| What the exercise asks |
Copy out the records word for word, starting at the line that contains "How far from the camera" and stopping after the last line of the records.
======== Data in this exercise
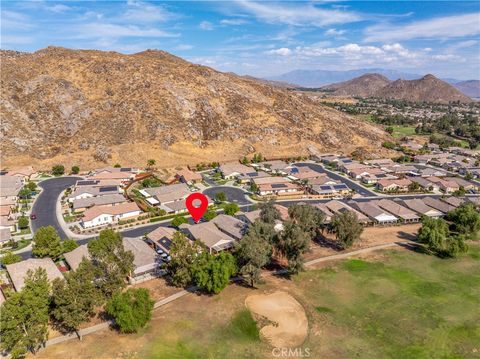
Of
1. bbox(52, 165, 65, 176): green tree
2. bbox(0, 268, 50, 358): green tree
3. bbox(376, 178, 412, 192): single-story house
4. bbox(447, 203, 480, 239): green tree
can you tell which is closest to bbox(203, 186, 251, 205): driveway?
bbox(376, 178, 412, 192): single-story house

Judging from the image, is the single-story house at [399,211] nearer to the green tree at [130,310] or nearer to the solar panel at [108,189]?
the green tree at [130,310]

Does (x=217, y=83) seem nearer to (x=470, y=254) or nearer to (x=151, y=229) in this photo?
(x=151, y=229)

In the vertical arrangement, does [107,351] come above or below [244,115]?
below

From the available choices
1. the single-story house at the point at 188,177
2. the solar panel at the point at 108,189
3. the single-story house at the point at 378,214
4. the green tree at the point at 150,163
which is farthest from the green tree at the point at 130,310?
the green tree at the point at 150,163

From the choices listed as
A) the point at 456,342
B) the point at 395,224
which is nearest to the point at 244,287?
the point at 456,342

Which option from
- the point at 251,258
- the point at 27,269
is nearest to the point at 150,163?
the point at 27,269

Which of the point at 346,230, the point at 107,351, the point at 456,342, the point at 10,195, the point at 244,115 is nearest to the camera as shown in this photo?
the point at 107,351

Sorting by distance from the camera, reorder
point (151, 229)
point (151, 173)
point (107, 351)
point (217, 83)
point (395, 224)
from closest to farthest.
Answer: point (107, 351), point (151, 229), point (395, 224), point (151, 173), point (217, 83)
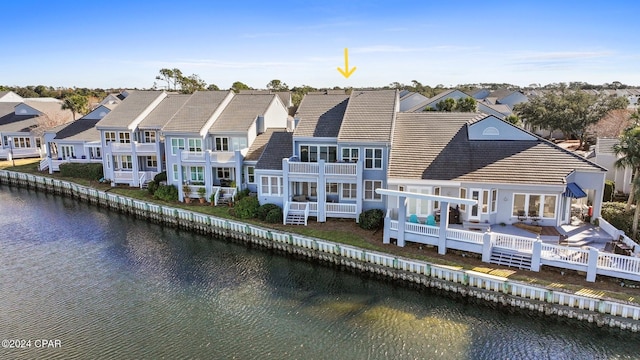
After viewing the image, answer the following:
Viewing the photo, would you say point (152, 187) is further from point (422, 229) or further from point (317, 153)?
point (422, 229)

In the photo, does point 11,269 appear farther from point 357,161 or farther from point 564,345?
point 564,345

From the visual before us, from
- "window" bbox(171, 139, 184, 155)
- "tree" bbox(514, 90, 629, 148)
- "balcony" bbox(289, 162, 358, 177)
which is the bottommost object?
"balcony" bbox(289, 162, 358, 177)

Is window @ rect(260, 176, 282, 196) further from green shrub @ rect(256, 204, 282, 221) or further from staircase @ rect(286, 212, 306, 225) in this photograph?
staircase @ rect(286, 212, 306, 225)

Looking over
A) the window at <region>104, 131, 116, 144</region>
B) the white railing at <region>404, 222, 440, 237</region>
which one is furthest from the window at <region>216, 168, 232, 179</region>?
the white railing at <region>404, 222, 440, 237</region>

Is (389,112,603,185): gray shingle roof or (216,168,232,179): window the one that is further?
(216,168,232,179): window

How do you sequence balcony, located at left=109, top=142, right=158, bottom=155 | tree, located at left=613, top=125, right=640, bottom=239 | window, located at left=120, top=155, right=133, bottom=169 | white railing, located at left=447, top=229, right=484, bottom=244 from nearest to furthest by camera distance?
1. white railing, located at left=447, top=229, right=484, bottom=244
2. tree, located at left=613, top=125, right=640, bottom=239
3. balcony, located at left=109, top=142, right=158, bottom=155
4. window, located at left=120, top=155, right=133, bottom=169

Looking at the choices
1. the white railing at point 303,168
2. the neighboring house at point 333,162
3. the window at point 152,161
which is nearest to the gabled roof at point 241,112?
the neighboring house at point 333,162

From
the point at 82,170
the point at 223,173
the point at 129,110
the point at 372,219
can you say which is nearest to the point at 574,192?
the point at 372,219
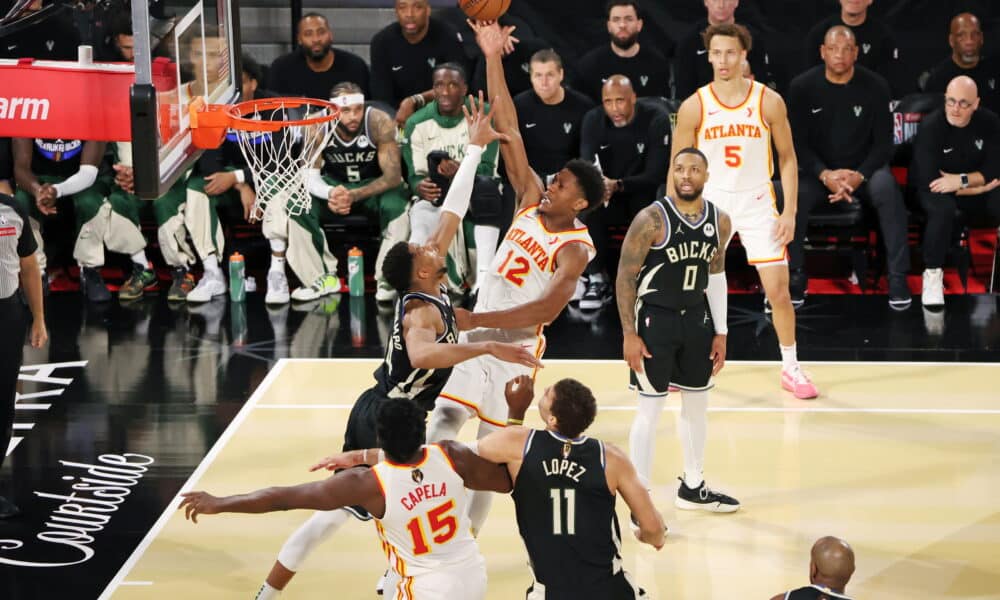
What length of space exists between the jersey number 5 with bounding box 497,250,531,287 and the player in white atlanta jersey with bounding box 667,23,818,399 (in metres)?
2.04

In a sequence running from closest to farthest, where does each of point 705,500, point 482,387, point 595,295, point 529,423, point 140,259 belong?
point 482,387 → point 705,500 → point 529,423 → point 595,295 → point 140,259

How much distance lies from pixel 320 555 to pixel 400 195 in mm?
4816

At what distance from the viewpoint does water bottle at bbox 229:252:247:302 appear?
1023 cm

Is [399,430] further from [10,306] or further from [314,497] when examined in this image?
[10,306]

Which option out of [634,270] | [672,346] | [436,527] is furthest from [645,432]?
[436,527]

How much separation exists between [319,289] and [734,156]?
3.83 meters

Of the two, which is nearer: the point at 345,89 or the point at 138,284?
the point at 345,89

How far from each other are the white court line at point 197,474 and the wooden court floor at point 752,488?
0.04ft

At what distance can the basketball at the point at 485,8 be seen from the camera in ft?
27.1

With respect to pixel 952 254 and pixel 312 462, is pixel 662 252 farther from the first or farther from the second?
pixel 952 254

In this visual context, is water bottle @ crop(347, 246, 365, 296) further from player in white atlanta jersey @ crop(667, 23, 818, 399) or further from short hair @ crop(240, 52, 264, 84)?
player in white atlanta jersey @ crop(667, 23, 818, 399)

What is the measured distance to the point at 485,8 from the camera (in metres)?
8.28

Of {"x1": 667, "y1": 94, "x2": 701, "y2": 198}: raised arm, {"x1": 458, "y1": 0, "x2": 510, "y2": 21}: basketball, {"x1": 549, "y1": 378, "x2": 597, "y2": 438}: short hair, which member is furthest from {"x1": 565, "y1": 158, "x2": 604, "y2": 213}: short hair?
{"x1": 458, "y1": 0, "x2": 510, "y2": 21}: basketball

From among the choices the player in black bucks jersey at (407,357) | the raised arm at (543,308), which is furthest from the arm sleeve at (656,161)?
the player in black bucks jersey at (407,357)
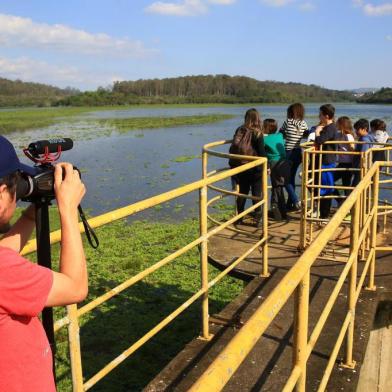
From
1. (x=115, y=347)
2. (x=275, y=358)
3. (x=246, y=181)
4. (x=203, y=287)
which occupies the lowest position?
(x=115, y=347)

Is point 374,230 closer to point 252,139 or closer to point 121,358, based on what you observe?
point 252,139

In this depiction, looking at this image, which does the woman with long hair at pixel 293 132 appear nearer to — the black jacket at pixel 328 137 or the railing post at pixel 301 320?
the black jacket at pixel 328 137

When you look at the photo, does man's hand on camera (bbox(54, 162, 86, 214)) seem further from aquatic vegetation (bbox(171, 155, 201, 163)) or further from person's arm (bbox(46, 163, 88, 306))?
aquatic vegetation (bbox(171, 155, 201, 163))

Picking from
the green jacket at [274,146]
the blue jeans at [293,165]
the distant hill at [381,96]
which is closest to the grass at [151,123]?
the blue jeans at [293,165]

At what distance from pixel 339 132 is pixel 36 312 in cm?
525

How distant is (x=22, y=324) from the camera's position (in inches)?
50.9

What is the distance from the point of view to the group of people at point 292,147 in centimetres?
555

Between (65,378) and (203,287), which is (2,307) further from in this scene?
(65,378)

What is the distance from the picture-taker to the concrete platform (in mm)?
2730

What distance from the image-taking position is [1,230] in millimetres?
1383

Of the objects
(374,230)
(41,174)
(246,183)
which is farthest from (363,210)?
(41,174)

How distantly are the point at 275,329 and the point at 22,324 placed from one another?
2272 millimetres

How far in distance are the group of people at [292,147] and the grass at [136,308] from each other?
1453mm

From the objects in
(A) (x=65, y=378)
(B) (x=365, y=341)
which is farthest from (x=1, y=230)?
(A) (x=65, y=378)
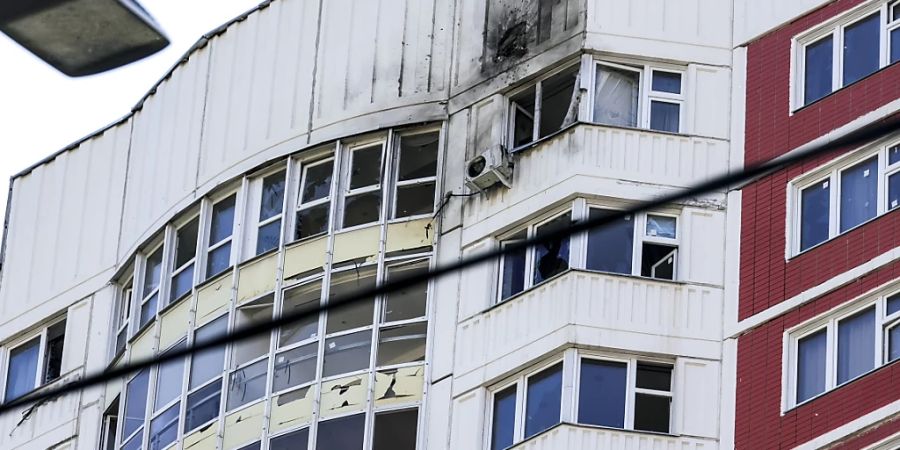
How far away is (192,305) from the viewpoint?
30.9m

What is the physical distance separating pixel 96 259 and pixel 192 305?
174 inches

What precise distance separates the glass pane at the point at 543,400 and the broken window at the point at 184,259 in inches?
244

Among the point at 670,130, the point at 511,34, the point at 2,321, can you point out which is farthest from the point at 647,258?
the point at 2,321

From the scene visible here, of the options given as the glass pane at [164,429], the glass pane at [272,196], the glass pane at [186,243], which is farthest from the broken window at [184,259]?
the glass pane at [164,429]

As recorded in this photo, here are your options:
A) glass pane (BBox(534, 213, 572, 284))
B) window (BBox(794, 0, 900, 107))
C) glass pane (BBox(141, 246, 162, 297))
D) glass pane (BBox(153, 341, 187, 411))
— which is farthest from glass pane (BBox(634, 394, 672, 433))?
glass pane (BBox(141, 246, 162, 297))

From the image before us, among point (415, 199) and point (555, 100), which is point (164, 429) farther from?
point (555, 100)

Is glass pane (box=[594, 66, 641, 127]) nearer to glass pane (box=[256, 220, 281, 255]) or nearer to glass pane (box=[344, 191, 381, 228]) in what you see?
glass pane (box=[344, 191, 381, 228])

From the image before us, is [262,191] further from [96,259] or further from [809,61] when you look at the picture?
[809,61]

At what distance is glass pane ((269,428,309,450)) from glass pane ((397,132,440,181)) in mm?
3797

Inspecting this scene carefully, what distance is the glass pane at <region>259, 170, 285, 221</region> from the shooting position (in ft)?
101

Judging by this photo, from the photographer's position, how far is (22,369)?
1411 inches

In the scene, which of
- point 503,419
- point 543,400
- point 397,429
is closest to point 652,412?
point 543,400

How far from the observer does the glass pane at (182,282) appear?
31.5 metres

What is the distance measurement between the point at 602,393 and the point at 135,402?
7.90 metres
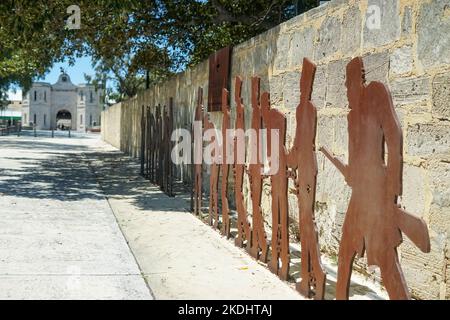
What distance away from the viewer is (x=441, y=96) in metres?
3.39

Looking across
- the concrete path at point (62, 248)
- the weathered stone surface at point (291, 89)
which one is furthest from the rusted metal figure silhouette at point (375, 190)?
the weathered stone surface at point (291, 89)

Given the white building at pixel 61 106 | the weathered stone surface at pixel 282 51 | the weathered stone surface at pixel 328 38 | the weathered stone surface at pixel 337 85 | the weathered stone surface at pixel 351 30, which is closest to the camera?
the weathered stone surface at pixel 351 30

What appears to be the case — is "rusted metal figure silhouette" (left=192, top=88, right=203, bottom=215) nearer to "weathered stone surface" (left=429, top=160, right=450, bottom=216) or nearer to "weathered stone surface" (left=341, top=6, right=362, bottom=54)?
"weathered stone surface" (left=341, top=6, right=362, bottom=54)

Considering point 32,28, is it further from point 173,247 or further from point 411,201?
point 411,201

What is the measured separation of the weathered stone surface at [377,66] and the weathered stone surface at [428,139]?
1.69 feet

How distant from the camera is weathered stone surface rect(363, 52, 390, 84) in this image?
13.2ft

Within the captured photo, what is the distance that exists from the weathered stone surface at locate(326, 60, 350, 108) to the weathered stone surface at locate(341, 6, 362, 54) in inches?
4.9

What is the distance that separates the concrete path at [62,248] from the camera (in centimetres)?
391

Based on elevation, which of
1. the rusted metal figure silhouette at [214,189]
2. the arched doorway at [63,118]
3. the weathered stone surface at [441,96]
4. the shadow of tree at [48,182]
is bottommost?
the shadow of tree at [48,182]

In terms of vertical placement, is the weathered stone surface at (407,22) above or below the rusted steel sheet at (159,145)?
above

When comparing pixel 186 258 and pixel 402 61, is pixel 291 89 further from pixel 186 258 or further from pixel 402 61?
pixel 186 258

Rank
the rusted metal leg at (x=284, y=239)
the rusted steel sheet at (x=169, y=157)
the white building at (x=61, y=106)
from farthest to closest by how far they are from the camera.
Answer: the white building at (x=61, y=106), the rusted steel sheet at (x=169, y=157), the rusted metal leg at (x=284, y=239)

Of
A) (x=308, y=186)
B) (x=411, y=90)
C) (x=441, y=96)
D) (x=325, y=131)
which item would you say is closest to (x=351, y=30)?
(x=325, y=131)

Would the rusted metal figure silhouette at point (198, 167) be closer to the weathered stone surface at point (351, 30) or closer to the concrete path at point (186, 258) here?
the concrete path at point (186, 258)
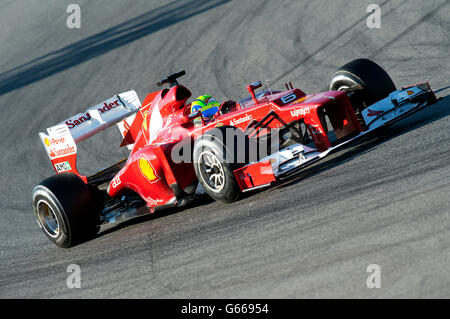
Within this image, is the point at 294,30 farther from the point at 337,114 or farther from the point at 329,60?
the point at 337,114

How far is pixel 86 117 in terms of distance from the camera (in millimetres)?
8930

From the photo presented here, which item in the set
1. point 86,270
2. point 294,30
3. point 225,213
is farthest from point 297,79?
point 86,270

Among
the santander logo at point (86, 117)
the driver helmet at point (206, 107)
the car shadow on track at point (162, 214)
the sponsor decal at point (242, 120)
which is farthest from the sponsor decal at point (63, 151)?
the sponsor decal at point (242, 120)

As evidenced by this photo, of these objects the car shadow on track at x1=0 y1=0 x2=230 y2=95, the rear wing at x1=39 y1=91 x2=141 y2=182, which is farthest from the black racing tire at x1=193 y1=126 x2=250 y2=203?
the car shadow on track at x1=0 y1=0 x2=230 y2=95

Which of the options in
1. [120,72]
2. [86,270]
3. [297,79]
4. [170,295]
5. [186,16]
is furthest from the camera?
[186,16]

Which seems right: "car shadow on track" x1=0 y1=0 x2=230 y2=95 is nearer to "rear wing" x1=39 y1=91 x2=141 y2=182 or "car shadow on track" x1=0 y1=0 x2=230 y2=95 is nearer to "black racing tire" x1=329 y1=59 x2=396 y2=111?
"rear wing" x1=39 y1=91 x2=141 y2=182

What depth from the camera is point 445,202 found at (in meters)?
5.02

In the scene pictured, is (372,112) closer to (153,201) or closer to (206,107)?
(206,107)

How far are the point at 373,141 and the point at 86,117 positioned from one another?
4.05 metres

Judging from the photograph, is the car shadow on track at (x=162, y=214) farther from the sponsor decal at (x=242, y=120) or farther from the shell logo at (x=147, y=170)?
the sponsor decal at (x=242, y=120)

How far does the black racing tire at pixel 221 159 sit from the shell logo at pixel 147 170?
2.65 feet

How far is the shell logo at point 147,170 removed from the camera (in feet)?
25.5

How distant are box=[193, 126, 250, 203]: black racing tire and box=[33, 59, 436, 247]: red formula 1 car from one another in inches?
0.5
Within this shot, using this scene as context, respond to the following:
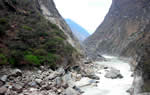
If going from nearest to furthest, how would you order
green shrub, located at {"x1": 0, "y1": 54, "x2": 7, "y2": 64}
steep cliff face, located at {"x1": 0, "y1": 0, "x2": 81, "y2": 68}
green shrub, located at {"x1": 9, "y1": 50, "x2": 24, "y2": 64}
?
green shrub, located at {"x1": 0, "y1": 54, "x2": 7, "y2": 64}, green shrub, located at {"x1": 9, "y1": 50, "x2": 24, "y2": 64}, steep cliff face, located at {"x1": 0, "y1": 0, "x2": 81, "y2": 68}

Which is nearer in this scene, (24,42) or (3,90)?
(3,90)

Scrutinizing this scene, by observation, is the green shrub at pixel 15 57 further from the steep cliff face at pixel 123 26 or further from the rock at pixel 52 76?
the steep cliff face at pixel 123 26

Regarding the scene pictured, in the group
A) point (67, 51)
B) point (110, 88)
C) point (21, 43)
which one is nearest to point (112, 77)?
point (110, 88)

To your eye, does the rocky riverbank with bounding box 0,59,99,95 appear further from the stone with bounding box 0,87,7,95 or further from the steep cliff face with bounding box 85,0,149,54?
the steep cliff face with bounding box 85,0,149,54

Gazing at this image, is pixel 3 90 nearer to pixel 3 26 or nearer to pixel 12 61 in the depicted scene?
pixel 12 61

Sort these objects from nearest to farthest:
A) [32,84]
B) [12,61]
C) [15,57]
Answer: [32,84]
[12,61]
[15,57]

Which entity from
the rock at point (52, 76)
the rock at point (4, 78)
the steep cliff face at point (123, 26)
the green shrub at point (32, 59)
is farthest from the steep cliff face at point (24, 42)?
the steep cliff face at point (123, 26)

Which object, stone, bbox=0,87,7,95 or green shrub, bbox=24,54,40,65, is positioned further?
green shrub, bbox=24,54,40,65

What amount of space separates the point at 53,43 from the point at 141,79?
9.63 m

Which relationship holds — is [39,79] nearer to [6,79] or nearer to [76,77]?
[6,79]

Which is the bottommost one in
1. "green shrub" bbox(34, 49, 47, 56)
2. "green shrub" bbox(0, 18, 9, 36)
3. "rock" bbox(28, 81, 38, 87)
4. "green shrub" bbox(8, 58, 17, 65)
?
"rock" bbox(28, 81, 38, 87)

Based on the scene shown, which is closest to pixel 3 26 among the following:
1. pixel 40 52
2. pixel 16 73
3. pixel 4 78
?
pixel 40 52

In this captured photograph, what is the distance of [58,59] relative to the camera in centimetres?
1585

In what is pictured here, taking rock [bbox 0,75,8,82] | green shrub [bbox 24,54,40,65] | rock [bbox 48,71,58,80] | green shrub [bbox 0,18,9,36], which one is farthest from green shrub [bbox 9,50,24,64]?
rock [bbox 48,71,58,80]
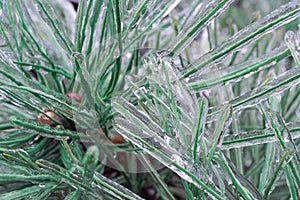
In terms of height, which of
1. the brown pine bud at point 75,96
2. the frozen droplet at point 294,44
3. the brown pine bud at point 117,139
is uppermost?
the frozen droplet at point 294,44

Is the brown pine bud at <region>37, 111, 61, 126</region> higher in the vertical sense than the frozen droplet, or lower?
lower

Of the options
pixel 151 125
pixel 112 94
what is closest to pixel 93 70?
pixel 112 94

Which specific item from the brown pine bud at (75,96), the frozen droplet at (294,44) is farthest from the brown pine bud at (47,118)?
the frozen droplet at (294,44)

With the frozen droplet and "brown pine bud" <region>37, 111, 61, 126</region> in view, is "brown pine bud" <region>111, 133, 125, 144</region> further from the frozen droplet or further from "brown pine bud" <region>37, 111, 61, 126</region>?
the frozen droplet

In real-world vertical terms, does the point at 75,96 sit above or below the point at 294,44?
below

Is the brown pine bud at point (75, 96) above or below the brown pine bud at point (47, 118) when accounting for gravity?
above

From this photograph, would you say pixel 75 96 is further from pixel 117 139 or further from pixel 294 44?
pixel 294 44

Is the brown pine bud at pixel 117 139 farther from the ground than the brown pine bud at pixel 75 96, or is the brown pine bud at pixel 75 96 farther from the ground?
the brown pine bud at pixel 75 96

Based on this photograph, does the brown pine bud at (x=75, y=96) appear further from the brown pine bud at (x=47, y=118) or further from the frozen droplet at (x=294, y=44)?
the frozen droplet at (x=294, y=44)

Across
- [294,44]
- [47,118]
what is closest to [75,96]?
[47,118]

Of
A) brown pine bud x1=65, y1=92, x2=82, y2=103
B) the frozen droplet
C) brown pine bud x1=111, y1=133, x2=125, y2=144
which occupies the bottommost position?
brown pine bud x1=111, y1=133, x2=125, y2=144

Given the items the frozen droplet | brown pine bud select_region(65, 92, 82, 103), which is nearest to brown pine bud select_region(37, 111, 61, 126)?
brown pine bud select_region(65, 92, 82, 103)
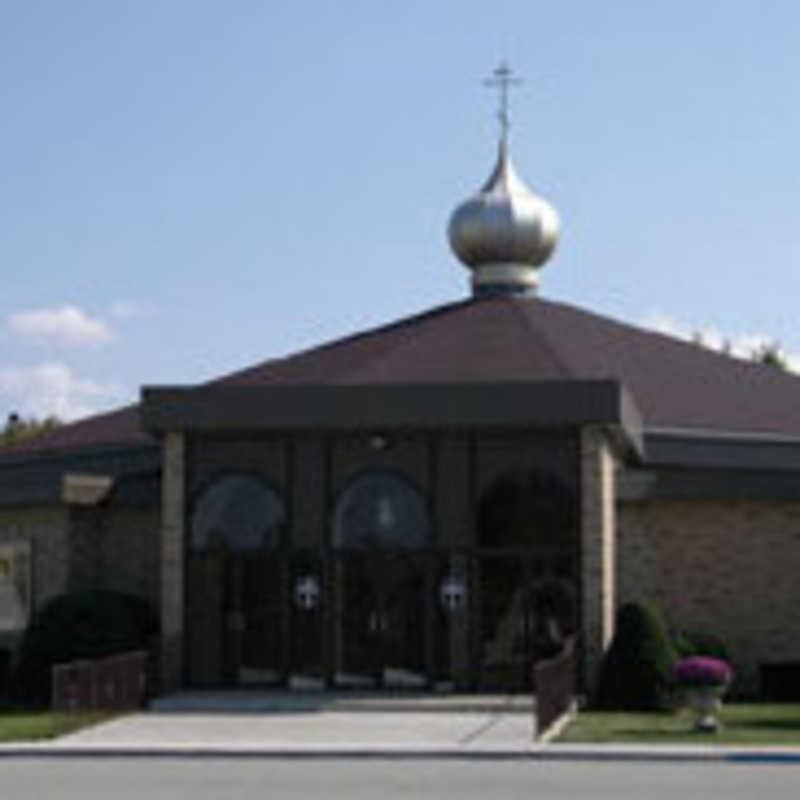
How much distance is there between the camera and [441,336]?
34.8 meters

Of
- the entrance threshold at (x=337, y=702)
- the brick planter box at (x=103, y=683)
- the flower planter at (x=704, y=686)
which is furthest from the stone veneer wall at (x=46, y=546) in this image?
the flower planter at (x=704, y=686)

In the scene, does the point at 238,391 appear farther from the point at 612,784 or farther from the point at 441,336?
the point at 612,784

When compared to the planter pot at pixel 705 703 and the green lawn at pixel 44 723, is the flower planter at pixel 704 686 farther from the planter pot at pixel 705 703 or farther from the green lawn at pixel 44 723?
the green lawn at pixel 44 723

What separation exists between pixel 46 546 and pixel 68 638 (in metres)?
4.30

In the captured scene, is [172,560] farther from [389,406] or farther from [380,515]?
[389,406]

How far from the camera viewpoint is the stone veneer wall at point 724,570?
3073 cm

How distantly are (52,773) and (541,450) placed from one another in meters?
11.0

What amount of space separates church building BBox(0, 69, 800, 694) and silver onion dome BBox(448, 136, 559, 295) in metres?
5.81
================
| Finished exercise |
How far from the camera viewpoint is the stone veneer wall at point 724,570?
3073 cm

How distantly are (52,773) and (541,450) placed from one another in meters?
11.0

What amount of space separates church building BBox(0, 69, 800, 694) and silver onion dome BBox(448, 136, 559, 295) in metres?
5.81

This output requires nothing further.